### Problem requirements
Write the records out once more, exactly as they are given.

*** Study material ***

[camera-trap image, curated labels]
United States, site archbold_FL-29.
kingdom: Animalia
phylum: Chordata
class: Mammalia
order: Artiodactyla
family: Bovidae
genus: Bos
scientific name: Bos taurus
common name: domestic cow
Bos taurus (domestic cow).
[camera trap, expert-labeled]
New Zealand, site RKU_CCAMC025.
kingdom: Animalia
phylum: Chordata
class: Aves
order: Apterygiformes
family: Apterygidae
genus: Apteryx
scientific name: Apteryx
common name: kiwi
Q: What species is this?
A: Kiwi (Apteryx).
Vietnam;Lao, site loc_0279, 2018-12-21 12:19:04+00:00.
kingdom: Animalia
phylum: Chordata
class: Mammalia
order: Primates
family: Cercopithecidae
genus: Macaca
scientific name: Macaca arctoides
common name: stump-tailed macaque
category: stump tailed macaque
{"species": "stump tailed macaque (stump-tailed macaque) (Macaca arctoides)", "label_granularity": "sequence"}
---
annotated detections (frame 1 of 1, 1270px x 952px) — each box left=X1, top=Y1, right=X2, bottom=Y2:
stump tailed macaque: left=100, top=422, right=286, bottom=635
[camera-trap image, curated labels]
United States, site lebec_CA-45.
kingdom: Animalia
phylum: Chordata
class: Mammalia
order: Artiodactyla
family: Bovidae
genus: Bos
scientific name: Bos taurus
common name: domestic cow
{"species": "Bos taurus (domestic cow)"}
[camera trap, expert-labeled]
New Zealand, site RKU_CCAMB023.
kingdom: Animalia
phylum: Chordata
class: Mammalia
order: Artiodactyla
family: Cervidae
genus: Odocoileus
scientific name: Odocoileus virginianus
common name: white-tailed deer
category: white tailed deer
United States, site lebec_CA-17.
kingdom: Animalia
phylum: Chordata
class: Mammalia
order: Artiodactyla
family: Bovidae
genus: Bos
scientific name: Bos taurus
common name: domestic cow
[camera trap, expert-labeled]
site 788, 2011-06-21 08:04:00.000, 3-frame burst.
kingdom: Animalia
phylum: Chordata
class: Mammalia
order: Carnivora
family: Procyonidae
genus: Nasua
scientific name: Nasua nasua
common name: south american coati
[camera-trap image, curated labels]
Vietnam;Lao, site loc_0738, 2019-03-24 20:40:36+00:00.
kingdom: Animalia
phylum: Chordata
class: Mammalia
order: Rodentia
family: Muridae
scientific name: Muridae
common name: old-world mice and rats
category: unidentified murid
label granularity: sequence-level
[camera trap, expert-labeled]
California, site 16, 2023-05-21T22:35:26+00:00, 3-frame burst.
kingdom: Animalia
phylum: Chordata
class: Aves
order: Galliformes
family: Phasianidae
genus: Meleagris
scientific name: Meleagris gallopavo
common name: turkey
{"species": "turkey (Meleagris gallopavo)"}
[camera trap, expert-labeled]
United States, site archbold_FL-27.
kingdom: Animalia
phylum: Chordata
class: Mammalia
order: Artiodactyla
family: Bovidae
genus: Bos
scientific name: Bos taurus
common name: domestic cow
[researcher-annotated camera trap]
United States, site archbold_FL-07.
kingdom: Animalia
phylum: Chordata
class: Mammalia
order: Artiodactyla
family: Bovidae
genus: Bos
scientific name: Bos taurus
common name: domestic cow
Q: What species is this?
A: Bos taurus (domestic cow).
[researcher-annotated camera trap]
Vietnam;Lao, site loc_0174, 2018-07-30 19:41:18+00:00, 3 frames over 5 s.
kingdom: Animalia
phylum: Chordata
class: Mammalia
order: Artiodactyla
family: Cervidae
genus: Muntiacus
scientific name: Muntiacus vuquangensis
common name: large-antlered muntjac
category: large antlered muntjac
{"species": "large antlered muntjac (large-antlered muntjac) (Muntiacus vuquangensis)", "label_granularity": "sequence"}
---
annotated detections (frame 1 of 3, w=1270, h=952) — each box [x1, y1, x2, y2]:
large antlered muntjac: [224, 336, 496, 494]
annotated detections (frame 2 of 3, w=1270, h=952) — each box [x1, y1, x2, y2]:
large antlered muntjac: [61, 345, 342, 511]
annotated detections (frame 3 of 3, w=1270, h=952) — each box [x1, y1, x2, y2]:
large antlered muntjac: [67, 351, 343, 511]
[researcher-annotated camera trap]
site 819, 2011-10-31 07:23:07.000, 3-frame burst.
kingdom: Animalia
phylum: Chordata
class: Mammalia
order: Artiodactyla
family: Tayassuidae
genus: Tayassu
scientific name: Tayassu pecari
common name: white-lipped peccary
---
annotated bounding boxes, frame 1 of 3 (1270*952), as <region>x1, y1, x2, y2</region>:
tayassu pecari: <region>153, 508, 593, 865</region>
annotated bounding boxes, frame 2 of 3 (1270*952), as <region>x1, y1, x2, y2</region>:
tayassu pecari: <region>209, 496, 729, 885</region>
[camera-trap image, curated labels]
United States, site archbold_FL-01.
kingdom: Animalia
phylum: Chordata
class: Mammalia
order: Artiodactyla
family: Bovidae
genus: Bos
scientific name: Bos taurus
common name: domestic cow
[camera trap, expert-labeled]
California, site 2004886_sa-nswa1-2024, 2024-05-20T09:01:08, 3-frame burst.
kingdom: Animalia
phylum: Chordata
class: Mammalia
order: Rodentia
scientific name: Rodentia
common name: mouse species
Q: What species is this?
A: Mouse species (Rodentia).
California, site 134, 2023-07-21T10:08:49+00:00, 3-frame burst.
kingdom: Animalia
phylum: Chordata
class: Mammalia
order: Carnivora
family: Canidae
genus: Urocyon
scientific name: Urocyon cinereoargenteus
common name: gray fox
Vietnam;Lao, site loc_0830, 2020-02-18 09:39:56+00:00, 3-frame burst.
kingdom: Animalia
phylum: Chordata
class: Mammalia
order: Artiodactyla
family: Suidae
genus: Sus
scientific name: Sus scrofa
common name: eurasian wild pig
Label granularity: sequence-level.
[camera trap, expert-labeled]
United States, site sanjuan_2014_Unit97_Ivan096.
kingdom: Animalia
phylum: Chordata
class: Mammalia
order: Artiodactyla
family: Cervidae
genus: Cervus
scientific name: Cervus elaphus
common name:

*** End of Study material ***

### Solution to the exercise
[camera-trap image, curated labels]
United States, site archbold_FL-29.
kingdom: Animalia
phylum: Chordata
class: Mammalia
order: Artiodactyla
family: Bovidae
genus: Bos
scientific name: Bos taurus
common name: domestic cow
Bos taurus (domestic cow).
[camera trap, expert-labeled]
New Zealand, site RKU_CCAMC025.
kingdom: Animalia
phylum: Chordata
class: Aves
order: Apterygiformes
family: Apterygidae
genus: Apteryx
scientific name: Apteryx
common name: kiwi
Q: What species is this?
A: Kiwi (Apteryx).
Vietnam;Lao, site loc_0279, 2018-12-21 12:19:04+00:00.
kingdom: Animalia
phylum: Chordata
class: Mammalia
order: Primates
family: Cercopithecidae
genus: Macaca
scientific name: Macaca arctoides
common name: stump-tailed macaque
category: stump tailed macaque
{"species": "stump tailed macaque (stump-tailed macaque) (Macaca arctoides)", "label_granularity": "sequence"}
---
annotated detections (frame 1 of 1, 1270px x 952px) — each box left=X1, top=Y1, right=X2, bottom=Y2:
stump tailed macaque: left=100, top=422, right=286, bottom=635
[camera-trap image, curated labels]
United States, site lebec_CA-45.
kingdom: Animalia
phylum: Chordata
class: Mammalia
order: Artiodactyla
family: Bovidae
genus: Bos
scientific name: Bos taurus
common name: domestic cow
{"species": "Bos taurus (domestic cow)"}
[camera trap, expert-labeled]
New Zealand, site RKU_CCAMB023.
kingdom: Animalia
phylum: Chordata
class: Mammalia
order: Artiodactyla
family: Cervidae
genus: Odocoileus
scientific name: Odocoileus virginianus
common name: white-tailed deer
category: white tailed deer
United States, site lebec_CA-17.
kingdom: Animalia
phylum: Chordata
class: Mammalia
order: Artiodactyla
family: Bovidae
genus: Bos
scientific name: Bos taurus
common name: domestic cow
[camera trap, expert-labeled]
site 788, 2011-06-21 08:04:00.000, 3-frame burst.
kingdom: Animalia
phylum: Chordata
class: Mammalia
order: Carnivora
family: Procyonidae
genus: Nasua
scientific name: Nasua nasua
common name: south american coati
[camera-trap image, curated labels]
Vietnam;Lao, site loc_0738, 2019-03-24 20:40:36+00:00.
kingdom: Animalia
phylum: Chordata
class: Mammalia
order: Rodentia
family: Muridae
scientific name: Muridae
common name: old-world mice and rats
category: unidentified murid
label granularity: sequence-level
[camera trap, expert-labeled]
California, site 16, 2023-05-21T22:35:26+00:00, 3-frame burst.
kingdom: Animalia
phylum: Chordata
class: Aves
order: Galliformes
family: Phasianidae
genus: Meleagris
scientific name: Meleagris gallopavo
common name: turkey
{"species": "turkey (Meleagris gallopavo)"}
[camera trap, expert-labeled]
United States, site archbold_FL-27.
kingdom: Animalia
phylum: Chordata
class: Mammalia
order: Artiodactyla
family: Bovidae
genus: Bos
scientific name: Bos taurus
common name: domestic cow
[researcher-annotated camera trap]
United States, site archbold_FL-07.
kingdom: Animalia
phylum: Chordata
class: Mammalia
order: Artiodactyla
family: Bovidae
genus: Bos
scientific name: Bos taurus
common name: domestic cow
Q: What species is this?
A: Bos taurus (domestic cow).
[researcher-annotated camera trap]
Vietnam;Lao, site loc_0174, 2018-07-30 19:41:18+00:00, 3 frames over 5 s.
kingdom: Animalia
phylum: Chordata
class: Mammalia
order: Artiodactyla
family: Cervidae
genus: Muntiacus
scientific name: Muntiacus vuquangensis
common name: large-antlered muntjac
category: large antlered muntjac
{"species": "large antlered muntjac (large-antlered muntjac) (Muntiacus vuquangensis)", "label_granularity": "sequence"}
---
annotated detections (frame 1 of 3, w=1270, h=952) — each box [x1, y1, x2, y2]:
large antlered muntjac: [224, 336, 496, 494]
annotated detections (frame 2 of 3, w=1270, h=952) — each box [x1, y1, x2, y2]:
large antlered muntjac: [61, 345, 342, 511]
annotated detections (frame 3 of 3, w=1270, h=952) — each box [x1, y1, x2, y2]:
large antlered muntjac: [67, 351, 343, 511]
[researcher-annotated camera trap]
site 819, 2011-10-31 07:23:07.000, 3-frame burst.
kingdom: Animalia
phylum: Chordata
class: Mammalia
order: Artiodactyla
family: Tayassuidae
genus: Tayassu
scientific name: Tayassu pecari
common name: white-lipped peccary
---
annotated bounding boxes, frame 1 of 3 (1270*952), as <region>x1, y1, x2, y2</region>:
tayassu pecari: <region>153, 508, 593, 865</region>
annotated bounding boxes, frame 2 of 3 (1270*952), as <region>x1, y1, x2, y2</region>:
tayassu pecari: <region>209, 496, 729, 885</region>
[camera-trap image, curated labels]
United States, site archbold_FL-01.
kingdom: Animalia
phylum: Chordata
class: Mammalia
order: Artiodactyla
family: Bovidae
genus: Bos
scientific name: Bos taurus
common name: domestic cow
[camera trap, expert-labeled]
California, site 2004886_sa-nswa1-2024, 2024-05-20T09:01:08, 3-frame burst.
kingdom: Animalia
phylum: Chordata
class: Mammalia
order: Rodentia
scientific name: Rodentia
common name: mouse species
Q: What species is this?
A: Mouse species (Rodentia).
California, site 134, 2023-07-21T10:08:49+00:00, 3-frame burst.
kingdom: Animalia
phylum: Chordata
class: Mammalia
order: Carnivora
family: Canidae
genus: Urocyon
scientific name: Urocyon cinereoargenteus
common name: gray fox
Vietnam;Lao, site loc_0830, 2020-02-18 09:39:56+00:00, 3-frame burst.
kingdom: Animalia
phylum: Chordata
class: Mammalia
order: Artiodactyla
family: Suidae
genus: Sus
scientific name: Sus scrofa
common name: eurasian wild pig
Label granularity: sequence-level.
[camera trap, expert-labeled]
United States, site sanjuan_2014_Unit97_Ivan096.
kingdom: Animalia
phylum: Chordata
class: Mammalia
order: Artiodactyla
family: Cervidae
genus: Cervus
scientific name: Cervus elaphus
common name:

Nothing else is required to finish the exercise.